The problem » Reproduce exactly the lines from the one containing "What distance away" through the last line of the data, both ends included.

Input »
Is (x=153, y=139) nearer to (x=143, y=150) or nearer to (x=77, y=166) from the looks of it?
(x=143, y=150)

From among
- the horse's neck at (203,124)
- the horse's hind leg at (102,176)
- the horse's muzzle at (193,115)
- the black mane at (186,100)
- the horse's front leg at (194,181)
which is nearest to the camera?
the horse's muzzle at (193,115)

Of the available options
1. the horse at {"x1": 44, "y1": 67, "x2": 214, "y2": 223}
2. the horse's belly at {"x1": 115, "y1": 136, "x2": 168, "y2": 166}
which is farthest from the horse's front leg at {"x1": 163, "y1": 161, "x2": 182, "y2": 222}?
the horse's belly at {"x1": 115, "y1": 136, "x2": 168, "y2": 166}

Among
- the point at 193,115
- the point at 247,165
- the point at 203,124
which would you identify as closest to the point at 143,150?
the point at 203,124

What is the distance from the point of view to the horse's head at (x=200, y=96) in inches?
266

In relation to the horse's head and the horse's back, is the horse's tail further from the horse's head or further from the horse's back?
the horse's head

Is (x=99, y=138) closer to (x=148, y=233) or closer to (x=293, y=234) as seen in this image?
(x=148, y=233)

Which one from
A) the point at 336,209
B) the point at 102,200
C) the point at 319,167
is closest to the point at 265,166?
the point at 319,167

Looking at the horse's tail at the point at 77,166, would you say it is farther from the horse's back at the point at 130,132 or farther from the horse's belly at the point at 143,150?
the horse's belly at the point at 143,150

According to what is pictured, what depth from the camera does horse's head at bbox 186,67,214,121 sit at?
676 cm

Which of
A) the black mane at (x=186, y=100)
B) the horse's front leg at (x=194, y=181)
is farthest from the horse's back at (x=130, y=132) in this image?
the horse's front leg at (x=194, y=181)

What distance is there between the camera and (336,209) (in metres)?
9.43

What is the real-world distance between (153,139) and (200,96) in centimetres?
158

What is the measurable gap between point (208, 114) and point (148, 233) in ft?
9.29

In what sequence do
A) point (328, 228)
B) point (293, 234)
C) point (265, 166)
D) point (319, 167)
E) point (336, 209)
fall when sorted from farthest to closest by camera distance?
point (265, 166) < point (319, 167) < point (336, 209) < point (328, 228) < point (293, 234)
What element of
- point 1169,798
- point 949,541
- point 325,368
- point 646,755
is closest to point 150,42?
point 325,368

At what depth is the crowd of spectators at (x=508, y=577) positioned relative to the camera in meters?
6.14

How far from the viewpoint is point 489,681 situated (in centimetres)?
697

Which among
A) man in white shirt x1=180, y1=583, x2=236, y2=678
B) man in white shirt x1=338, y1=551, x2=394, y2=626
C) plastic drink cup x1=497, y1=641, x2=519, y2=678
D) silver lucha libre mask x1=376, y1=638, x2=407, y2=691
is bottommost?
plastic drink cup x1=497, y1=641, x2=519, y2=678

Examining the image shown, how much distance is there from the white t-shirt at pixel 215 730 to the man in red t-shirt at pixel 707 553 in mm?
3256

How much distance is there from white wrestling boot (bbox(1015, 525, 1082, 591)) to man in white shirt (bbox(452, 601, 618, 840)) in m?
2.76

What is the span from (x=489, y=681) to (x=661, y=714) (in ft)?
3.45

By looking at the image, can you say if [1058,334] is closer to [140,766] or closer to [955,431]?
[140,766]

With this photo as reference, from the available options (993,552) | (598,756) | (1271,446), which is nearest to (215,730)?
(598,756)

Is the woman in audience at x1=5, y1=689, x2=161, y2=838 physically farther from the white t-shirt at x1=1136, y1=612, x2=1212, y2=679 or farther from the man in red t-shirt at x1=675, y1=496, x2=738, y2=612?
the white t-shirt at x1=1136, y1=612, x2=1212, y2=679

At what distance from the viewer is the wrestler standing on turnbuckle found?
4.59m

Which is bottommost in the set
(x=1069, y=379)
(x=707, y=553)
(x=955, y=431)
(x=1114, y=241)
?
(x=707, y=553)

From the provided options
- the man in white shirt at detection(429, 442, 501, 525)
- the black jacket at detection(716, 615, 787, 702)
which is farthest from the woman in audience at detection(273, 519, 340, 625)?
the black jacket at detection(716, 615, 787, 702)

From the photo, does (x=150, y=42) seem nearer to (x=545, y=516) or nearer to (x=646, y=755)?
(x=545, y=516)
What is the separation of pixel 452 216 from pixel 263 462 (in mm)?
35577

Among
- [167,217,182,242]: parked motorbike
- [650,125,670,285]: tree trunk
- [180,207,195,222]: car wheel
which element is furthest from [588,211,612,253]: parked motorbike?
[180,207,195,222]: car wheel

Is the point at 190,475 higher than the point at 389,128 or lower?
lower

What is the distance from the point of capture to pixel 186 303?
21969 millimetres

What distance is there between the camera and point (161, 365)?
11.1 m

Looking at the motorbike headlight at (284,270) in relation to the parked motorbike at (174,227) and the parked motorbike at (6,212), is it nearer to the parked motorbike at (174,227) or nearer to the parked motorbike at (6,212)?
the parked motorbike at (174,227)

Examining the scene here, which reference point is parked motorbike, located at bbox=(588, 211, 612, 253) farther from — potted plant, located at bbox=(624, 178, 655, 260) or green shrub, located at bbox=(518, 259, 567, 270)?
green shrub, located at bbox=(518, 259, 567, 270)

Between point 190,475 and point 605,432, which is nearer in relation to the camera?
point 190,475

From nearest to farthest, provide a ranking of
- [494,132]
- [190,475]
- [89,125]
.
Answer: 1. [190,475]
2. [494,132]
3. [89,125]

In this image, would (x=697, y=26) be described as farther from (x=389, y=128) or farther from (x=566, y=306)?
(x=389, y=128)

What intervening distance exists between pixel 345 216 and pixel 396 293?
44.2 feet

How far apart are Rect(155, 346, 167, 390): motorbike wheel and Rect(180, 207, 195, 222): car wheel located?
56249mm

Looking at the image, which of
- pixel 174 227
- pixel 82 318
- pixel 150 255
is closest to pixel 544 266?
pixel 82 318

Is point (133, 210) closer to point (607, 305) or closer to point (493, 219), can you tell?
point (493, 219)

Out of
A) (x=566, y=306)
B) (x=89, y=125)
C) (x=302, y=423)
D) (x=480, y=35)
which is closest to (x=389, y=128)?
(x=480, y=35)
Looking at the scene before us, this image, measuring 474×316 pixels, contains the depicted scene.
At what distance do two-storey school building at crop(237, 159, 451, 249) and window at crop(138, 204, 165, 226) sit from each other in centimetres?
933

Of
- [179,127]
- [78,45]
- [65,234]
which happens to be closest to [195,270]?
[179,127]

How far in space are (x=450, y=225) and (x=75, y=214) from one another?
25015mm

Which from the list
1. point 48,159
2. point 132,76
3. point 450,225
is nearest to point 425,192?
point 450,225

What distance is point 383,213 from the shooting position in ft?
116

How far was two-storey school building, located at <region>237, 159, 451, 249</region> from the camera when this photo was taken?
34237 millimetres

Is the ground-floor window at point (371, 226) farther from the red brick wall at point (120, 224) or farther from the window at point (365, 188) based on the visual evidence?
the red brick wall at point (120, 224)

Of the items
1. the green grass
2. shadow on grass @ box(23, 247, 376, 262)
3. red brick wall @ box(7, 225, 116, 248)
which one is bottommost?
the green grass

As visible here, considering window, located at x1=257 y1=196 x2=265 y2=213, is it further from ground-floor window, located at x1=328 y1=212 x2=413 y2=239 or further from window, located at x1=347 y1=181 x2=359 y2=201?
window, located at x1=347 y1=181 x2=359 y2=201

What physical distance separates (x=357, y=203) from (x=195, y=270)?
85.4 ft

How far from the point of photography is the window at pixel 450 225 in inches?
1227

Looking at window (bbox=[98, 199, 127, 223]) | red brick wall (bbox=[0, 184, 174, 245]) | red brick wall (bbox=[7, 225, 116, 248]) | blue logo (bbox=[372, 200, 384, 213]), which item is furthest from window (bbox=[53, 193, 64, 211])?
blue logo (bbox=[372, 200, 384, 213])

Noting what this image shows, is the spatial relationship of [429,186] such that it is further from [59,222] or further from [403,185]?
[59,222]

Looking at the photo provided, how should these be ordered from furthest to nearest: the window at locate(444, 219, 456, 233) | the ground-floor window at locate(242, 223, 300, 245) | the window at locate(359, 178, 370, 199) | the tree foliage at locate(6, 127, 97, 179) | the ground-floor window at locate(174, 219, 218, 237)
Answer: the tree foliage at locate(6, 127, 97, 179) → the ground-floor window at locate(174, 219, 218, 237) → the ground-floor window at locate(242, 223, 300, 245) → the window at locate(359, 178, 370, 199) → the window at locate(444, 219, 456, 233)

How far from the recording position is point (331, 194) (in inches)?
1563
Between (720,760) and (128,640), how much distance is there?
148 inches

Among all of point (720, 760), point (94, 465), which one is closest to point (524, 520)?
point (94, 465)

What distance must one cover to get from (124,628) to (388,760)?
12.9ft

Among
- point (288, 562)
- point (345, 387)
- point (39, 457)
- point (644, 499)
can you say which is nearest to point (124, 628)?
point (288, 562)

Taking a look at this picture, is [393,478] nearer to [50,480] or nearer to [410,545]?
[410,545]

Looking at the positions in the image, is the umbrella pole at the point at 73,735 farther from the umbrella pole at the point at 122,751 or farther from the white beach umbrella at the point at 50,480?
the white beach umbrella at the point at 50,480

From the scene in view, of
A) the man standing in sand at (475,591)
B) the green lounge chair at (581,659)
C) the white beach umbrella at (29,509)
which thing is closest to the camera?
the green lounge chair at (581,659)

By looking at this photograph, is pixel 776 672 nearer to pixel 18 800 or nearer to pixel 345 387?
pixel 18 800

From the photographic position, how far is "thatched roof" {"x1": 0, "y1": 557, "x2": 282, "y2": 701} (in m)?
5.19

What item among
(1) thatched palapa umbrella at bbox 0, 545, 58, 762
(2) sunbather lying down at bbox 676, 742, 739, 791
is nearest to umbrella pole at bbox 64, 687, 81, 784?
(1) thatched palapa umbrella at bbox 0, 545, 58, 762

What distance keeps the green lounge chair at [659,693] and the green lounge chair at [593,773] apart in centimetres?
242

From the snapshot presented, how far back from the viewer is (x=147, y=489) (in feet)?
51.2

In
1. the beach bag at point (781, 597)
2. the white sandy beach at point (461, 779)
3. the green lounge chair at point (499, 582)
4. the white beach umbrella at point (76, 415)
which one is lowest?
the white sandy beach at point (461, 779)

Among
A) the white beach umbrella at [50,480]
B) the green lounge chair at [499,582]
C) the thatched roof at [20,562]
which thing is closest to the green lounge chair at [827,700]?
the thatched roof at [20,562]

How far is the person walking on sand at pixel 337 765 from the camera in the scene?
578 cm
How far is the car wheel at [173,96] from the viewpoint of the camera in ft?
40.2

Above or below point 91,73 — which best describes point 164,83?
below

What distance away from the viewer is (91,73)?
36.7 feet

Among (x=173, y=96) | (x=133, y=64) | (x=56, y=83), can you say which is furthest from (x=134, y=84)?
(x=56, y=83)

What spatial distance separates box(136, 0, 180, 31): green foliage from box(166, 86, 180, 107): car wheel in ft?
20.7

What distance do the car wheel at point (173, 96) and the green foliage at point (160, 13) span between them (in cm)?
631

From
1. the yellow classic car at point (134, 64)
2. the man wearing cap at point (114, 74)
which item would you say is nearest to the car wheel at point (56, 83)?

Result for this task »
What distance away from the viewer is (91,73)?
36.7 feet

Among (x=173, y=96) | (x=133, y=64) | (x=56, y=83), can you say which is furthest from (x=134, y=84)?
(x=56, y=83)

What spatial distance separates box(136, 0, 180, 31): green foliage from box(166, 86, 180, 107): car wheel in ft?
20.7

What distance do the car wheel at point (173, 96) and the green foliage at point (160, 13) span between them (in cm)?
631

From
1. the yellow classic car at point (134, 64)
2. the man wearing cap at point (114, 74)
which item would you say is nearest to the car wheel at point (56, 83)?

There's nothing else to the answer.